▶ _Directive_
Please answer this from the passage on the United States and Latin America below: what does it say the sort of neighbors we will have depends on?

---------- Passage

My friend Milan Kundera, the Czech novelist, makes a plea for “the small cultures” from the wounded heart of Central Europe. I have tried to echo it today from the convulsed heart of Latin America. Politicians will disappear. The United States and Latin America will remain. What sort of neighbors will you have? What sort of neighbors will we have? That will depend on the quality of our memory and also of our imagination.

“If we had started out at daybreak, we would be there now.” Our times have not coincided. Your daybreak came quickly. Our night has been long. But we can overcome the distance between our times if we can both recognize that the true duration of the human heart is in the present, this present in which we remember and we desire; this present where our past and our future are one.

--------------------
---------- Entries provided

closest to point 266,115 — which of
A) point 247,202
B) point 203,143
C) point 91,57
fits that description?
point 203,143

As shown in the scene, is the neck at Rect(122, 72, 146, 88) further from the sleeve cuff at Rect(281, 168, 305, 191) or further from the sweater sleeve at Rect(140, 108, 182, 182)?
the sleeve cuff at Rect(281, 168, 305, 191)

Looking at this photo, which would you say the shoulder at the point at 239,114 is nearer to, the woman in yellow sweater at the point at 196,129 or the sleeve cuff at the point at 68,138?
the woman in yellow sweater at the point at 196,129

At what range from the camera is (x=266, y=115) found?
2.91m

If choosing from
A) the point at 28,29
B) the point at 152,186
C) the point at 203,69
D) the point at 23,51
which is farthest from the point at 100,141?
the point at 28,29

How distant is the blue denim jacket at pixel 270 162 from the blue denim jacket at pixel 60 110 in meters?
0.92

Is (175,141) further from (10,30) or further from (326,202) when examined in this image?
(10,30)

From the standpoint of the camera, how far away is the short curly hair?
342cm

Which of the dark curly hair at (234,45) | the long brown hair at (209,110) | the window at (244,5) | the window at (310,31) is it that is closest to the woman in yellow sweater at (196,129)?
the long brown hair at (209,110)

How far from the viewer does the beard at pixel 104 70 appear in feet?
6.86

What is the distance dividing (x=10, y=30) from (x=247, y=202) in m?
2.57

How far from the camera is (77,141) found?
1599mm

--------------------

▶ _Correct result_
It depends on the quality of our memory and also of our imagination.